* START The records *
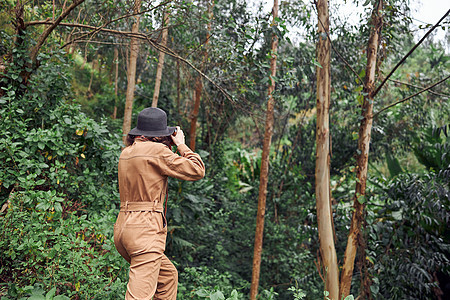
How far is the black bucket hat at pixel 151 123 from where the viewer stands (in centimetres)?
274

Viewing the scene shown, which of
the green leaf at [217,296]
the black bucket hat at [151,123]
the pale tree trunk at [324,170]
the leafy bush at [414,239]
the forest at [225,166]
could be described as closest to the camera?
the green leaf at [217,296]

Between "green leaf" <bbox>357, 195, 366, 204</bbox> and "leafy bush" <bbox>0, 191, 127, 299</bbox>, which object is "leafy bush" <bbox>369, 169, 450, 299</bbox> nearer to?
"green leaf" <bbox>357, 195, 366, 204</bbox>

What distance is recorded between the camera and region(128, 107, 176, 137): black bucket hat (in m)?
2.74

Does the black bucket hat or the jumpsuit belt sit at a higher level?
the black bucket hat

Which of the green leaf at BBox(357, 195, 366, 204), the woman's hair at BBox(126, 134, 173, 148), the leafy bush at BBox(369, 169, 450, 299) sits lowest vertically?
the leafy bush at BBox(369, 169, 450, 299)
* END The records *
Revise the records above so that "jumpsuit belt" reads "waist belt", keeping everything else unchanged. Leave the pictures out of your answer.

How far is the black bucket hat at pixel 151 123 from where the viewer stands (in centimetres)?
274

Viewing the scene shown, which of
the green leaf at [217,296]
the black bucket hat at [151,123]
the pale tree trunk at [324,170]
the leafy bush at [414,239]
the forest at [225,166]
could be described as closest to the camera?
the green leaf at [217,296]

Between "green leaf" <bbox>357, 195, 366, 204</bbox> and "leafy bush" <bbox>0, 191, 127, 299</bbox>, which object is "leafy bush" <bbox>369, 169, 450, 299</bbox> nearer to?
"green leaf" <bbox>357, 195, 366, 204</bbox>

What distance is recorded between the camera and region(128, 107, 176, 137): black bucket hat (in m)?
2.74

Does the black bucket hat or the waist belt sit at a higher level?
the black bucket hat

Which of the green leaf at BBox(357, 195, 366, 204), the woman's hair at BBox(126, 134, 173, 148), the leafy bush at BBox(369, 169, 450, 299) sits lowest vertically?
the leafy bush at BBox(369, 169, 450, 299)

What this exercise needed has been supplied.